#### Provided material:
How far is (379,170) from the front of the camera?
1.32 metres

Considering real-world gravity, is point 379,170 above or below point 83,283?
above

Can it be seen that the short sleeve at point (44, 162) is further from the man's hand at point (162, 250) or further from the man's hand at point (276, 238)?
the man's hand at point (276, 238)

#### What is expected:
Please repeat the material above word for word, keeping every line in its original order.

#### Response to the task:
How far is (379,170) from the front of the camera?
1.32 metres

Considering real-world gravity, is point 379,170 above or below point 83,283?
above

Can it be seen that the short sleeve at point (44, 162) is further from the man's hand at point (162, 250) or further from the man's hand at point (276, 238)?
the man's hand at point (276, 238)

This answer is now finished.